--- Text block Enclosed Below ---
Those two acquisitions jump-started the Santa Monica expansion, which Douglas Merrill, Google's vice president of engineering and chief information officer, said was further stoked by the region's entertainment and media industries and a steady flow of top technical talent from local universities.
"We have an unusual approach to engineering," Merrill said. "We go anywhere in the world, find the best talent and build an office around them. That gives us access to an incredible talent pool."
Today, Santa Monica staffers are deployed on all kinds of projects to improve the results people get when they search for something on the Internet, including an experiment in how to enhance the rating system for YouTube, the popular video-sharing site Google bought last year.
"It's a great fit. And we are definitely willing to fly down to ensure close communication," said Hunter Walk, YouTube's director of product management in San Bruno, Calif.
Google is known for its freewheeling culture, which was on display in Santa Monica when the surfboard behind the reception desk in the main lobby went missing. Managers got a note from an unidentified prankster using the e-mail address surfboard@google.com: "Hey everyone, just wanted to let you guys know I went on vacation." Attached was a photo of the surfboard lounging in a hammock just blocks away in another Google building.
The Santa Monica staff is eclectic. There's an Academy Award winner for technical achievement, a former Jet Propulsion Lab employee who worked on NASA's Cassini spacecraft and an experimental poet.
That poet, Andrew "Max" Maxwell, 35, is also a former art cinema operator, pamphleteer and bullfight promoter (for the French board of tourism) who joined Applied Semantics in May 1999 on a short stopover in Los Angeles on his way to a graduate program in sound art at the Art Institute of Chicago. His letter of introduction in response to an ad for a lexicographer consisted exclusively of anagrams and palindromes. Currently he is teaching robots to read, part of a Google project to automate how text and Web pages are classified and summarized.
"Google has a reputation for hiring crack coders riding unicycles, but now we have people who are medical researchers, geologists, computational finance types, professors," Maxwell said. "It feels like a center of culture as much as a center of commerce. It's a small utopia."
Many say this is the work environment they've long sought. Senior software engineer Rob Konigsberg, 38, appreciates the caliber of the work and the company of his terrier mix, Maggie, who guards his office door and accompanies him on daily walks.
"You spend more time here but you like where you are," said Konigsberg, who has worked for Google three years. "It doesn't feel like coming to work. You do the stuff you would be doing at home anyway."
And you are doing it with people you like and who are like you, said Jane Chiu, 26, a Google engineer who works on YouTube. "I felt out of place during college," she said, "but now I am surrounded by like-minded people."
--- End of Enclosed Text block ---
# Study questions
**A.** According to the article on Google's Santa Monica office, what did Andrew Maxwell's letter of introduction consist of?
**B.** Reproduce the portion of the article on Google's Santa Monica office that begins at the words "Google is known" and ends after the words "an experimental poet.".
**C.** Translate this sentence from the article on Google's Santa Monica office into Spanish: "Google is known for its freewheeling culture, which was on display in Santa Monica when the surfboard behind the reception desk in the main lobby went missing."
These rows bear no relation to the article on Google's Santa Monica office.
--- Extracted data Enclosed Below ---
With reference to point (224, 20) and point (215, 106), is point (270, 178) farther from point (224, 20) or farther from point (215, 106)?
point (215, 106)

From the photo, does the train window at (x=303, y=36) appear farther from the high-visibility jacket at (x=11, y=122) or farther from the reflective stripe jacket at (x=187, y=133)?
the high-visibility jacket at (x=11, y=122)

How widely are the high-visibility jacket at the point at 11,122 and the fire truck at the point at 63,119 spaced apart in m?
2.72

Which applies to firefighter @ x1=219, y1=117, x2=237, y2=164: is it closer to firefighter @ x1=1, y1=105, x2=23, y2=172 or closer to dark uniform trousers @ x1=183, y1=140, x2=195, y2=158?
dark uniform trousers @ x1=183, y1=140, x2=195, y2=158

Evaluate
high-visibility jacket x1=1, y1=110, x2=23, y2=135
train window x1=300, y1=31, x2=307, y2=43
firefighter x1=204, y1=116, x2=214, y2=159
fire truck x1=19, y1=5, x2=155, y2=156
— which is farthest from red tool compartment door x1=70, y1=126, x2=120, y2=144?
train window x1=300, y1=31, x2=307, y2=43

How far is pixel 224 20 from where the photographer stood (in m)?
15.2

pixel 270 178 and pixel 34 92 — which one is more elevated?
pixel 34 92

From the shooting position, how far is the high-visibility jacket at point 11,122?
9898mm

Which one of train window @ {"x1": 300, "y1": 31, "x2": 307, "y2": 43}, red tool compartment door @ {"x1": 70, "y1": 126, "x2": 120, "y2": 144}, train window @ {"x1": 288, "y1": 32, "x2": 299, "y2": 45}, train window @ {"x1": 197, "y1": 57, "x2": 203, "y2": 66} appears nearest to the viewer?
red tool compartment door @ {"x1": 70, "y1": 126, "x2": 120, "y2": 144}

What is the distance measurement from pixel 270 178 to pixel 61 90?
--- End of Enclosed Extracted data ---
# Task-by-task answers
**A.** It consisted exclusively of anagrams and palindromes.

**B.**
Google is known for its freewheeling culture, which was on display in Santa Monica when the surfboard behind the reception desk in the main lobby went missing. Managers got a note from an unidentified prankster using the e-mail address surfboard@google.com: "Hey everyone, just wanted to let you guys know I went on vacation." Attached was a photo of the surfboard lounging in a hammock just blocks away in another Google building.
The Santa Monica staff is eclectic. There's an Academy Award winner for technical achievement, a former Jet Propulsion Lab employee who worked on NASA's Cassini spacecraft and an experimental poet.

**C.** Google es conocida por su cultura desenfadada, que quedó a la vista en Santa Mónica cuando desapareció la tabla de surf que estaba detrás del mostrador de recepción en el vestíbulo principal.